Our colleague, Professor Christopher Wolfe, was obviously appalled at this and fired off the following e-mail to Fr. Wild and Provost Madeline Wake :
I don’t deny that some of Rep. Lewis’ civil rights activity was admirable. But on one of the really fundamental issues (arguably the most important) in contemporary American life [abortion], he is, not just marginally, but completely opposed to the principles of social justice that are a key part of the Marquette mission.

Just as I think Marquette (and its various divisions) would not give an honor to someone who is a racist, no matter what other admirable things he had done, I think it should not give an honor to someone who is vociferously pro-abortion (as Lewis makes clear he is). This undermines, rather than supports, “a foundation for ethical leadership in public service.”
This honor for Lewis comes on the heels of Marquette honors, including a puff piece on the Marquette web site and a reception at the Aspin Center, for Congresswoman Gwen Moore, who is as pro-abortion as Lewis.

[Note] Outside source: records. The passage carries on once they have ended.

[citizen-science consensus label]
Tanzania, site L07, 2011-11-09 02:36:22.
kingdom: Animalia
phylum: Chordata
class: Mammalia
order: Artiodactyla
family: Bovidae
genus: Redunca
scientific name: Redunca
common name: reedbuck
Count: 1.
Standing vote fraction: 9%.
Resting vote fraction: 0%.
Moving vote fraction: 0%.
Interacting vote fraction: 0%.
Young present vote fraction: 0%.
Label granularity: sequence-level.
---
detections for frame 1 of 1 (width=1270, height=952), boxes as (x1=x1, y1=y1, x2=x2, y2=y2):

We understand the need for the Aspin Center to be bipartisan, operating as they do in Washington, DC and needing to avoid coming down on one side of the aisle. In fact, they have honored Republicans such as Senators Robert and Elizabeth Dole and former Wisconsin Governor Tommy Thompson.

Still, aren’t there Democrats they could honor who are anti-abortion, or at least more moderate on the issue (opposing partial birth abortion, perhaps)? Wouldn’t it be better to honor liberals who have (for example) supported school choice, or social welfare programs, or opposed religious persecution around the globe rather than those who are strongly pro-abortion?

The most interesting thing about Lewis, to a political scientist, is that he is a black representative who does not represent his black Atlanta constituents very well.

Black people, like white people, are split down the middle on abortion, and like white people, a clear majority of black people oppose partial birth abortion.

Support for the gay lobby agenda isn’t exactly rampant in the black community. But blacks are a bit more likely than whites to favor school choice -- something that Lewis opposes.

Which leads us to the dirty little secret of black elected representatives: they don’t represent their black constituents. They represent their white liberal political allies.